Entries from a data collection
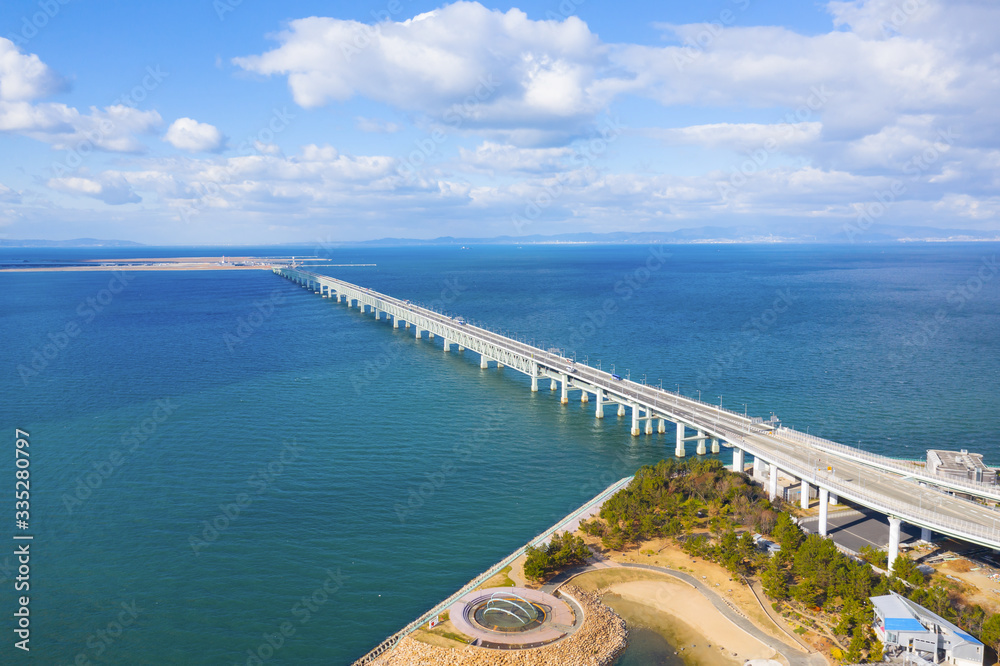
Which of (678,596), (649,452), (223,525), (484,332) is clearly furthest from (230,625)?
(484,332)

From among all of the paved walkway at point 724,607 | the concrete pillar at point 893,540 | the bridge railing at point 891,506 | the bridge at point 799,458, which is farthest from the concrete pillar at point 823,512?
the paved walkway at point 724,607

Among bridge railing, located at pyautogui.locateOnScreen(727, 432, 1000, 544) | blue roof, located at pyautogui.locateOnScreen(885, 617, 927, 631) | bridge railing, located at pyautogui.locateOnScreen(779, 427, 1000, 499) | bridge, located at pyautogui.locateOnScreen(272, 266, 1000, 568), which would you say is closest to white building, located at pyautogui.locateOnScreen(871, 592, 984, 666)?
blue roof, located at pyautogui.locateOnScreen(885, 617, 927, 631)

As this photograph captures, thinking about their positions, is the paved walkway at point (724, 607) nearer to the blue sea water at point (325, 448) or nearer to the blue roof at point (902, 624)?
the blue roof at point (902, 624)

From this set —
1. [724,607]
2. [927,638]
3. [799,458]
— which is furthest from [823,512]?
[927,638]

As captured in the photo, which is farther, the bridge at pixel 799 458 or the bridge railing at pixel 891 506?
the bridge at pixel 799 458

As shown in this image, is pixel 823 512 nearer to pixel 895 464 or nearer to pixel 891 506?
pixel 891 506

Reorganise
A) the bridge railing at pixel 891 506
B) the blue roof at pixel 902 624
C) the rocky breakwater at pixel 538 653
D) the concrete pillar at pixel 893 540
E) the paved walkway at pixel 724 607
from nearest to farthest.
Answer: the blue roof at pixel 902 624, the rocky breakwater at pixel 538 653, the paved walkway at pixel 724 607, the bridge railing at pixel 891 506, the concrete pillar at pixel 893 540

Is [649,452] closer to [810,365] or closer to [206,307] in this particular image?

Exercise requirements →
Rewrite all of the entries above with "blue sea water" changed to "open sea water" and everything else left as it is. Leave the pictures out.

Answer for this exercise →
Which of (678,596), (649,452), (223,525), (484,332) is clearly furthest from (230,625)?
(484,332)

From among all of the paved walkway at point 724,607 | the concrete pillar at point 893,540 | the bridge railing at point 891,506 | the bridge at point 799,458, which is farthest from the concrete pillar at point 823,512?
the paved walkway at point 724,607

Among bridge railing, located at pyautogui.locateOnScreen(727, 432, 1000, 544) | blue roof, located at pyautogui.locateOnScreen(885, 617, 927, 631) | bridge railing, located at pyautogui.locateOnScreen(779, 427, 1000, 499) | bridge, located at pyautogui.locateOnScreen(272, 266, 1000, 568), which would you say is closest to white building, located at pyautogui.locateOnScreen(871, 592, 984, 666)?
blue roof, located at pyautogui.locateOnScreen(885, 617, 927, 631)

As this photograph captures, thinking about their positions, is the paved walkway at point (724, 607) nearer to the open sea water at point (325, 448) or nearer to the blue roof at point (902, 624)?
the blue roof at point (902, 624)

From this set —
1. [724,607]
2. [927,638]
3. [799,458]
— which is furthest from [823,512]?
[927,638]

As captured in the photo, which is farther, the bridge at pixel 799 458 or the bridge railing at pixel 891 506?
the bridge at pixel 799 458

As shown in this image, is pixel 823 512 nearer to pixel 895 464 or nearer to pixel 891 506?
pixel 891 506

Reorganise
A) the bridge railing at pixel 891 506
B) the blue roof at pixel 902 624
C) the rocky breakwater at pixel 538 653
D) the concrete pillar at pixel 893 540
E) the paved walkway at pixel 724 607
from nearest to farthest.
Answer: the blue roof at pixel 902 624, the rocky breakwater at pixel 538 653, the paved walkway at pixel 724 607, the bridge railing at pixel 891 506, the concrete pillar at pixel 893 540

Is [649,452] closer to [810,365] or closer to [206,307] in this particular image?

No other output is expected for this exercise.